Matthew lo miró fijamente; tenía el labio superior perlado de sudor.
– No puedo hacer nada por ti, tío. Vosotros mismos habéis hecho que esto caiga sobre vosotros. Vosotros los habéis dejado entrar, tío. No podéis culpar a nadie más que a vosotros mismos.
Recorrió el rellano dando tumbos y empezó a bajar las escaleras pesadamente. Patrice titubeó, sorprendido, pero luego echó a correr tras él.
– ¿Y Verna? -le gritó por encima de la barandilla.
– Ojalá que Dios la conserve a salvo, es lo único que puedo decirte.
– Pero… ¿qué tengo que hacer yo?
Matthew se detuvo a mitad de las escaleras.
– Van a hacerle daño, Patrice.
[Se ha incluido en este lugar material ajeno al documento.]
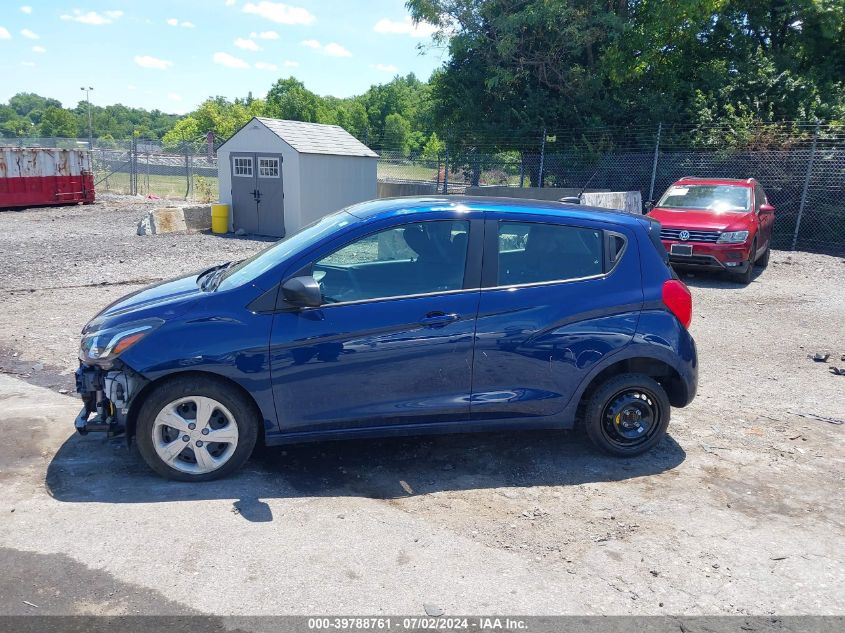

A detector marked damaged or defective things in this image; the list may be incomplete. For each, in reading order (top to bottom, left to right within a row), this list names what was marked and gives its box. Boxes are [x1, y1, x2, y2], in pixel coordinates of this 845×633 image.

damaged front bumper [74, 362, 147, 436]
Van a hacerle daño de una forma que tú no puedes ni imaginar.
– ¡Eso es! ¡Eso es! -chilló Patrice. Sacó la automática del 45 y la amartilló-. ¡Voy a volarles los puñeteros sesos! ¡Bertrand! ¡Voy a volarles los puñeteros sesos!
– La matarán antes de que llegues a pasar por la puerta -le advirtió Matthew-. Créeme, Patrice, no sabes con quién estás viéndotelas.
– Pero, ¿qué demonios quieren? -le preguntó Patrice a gritos desde arriba.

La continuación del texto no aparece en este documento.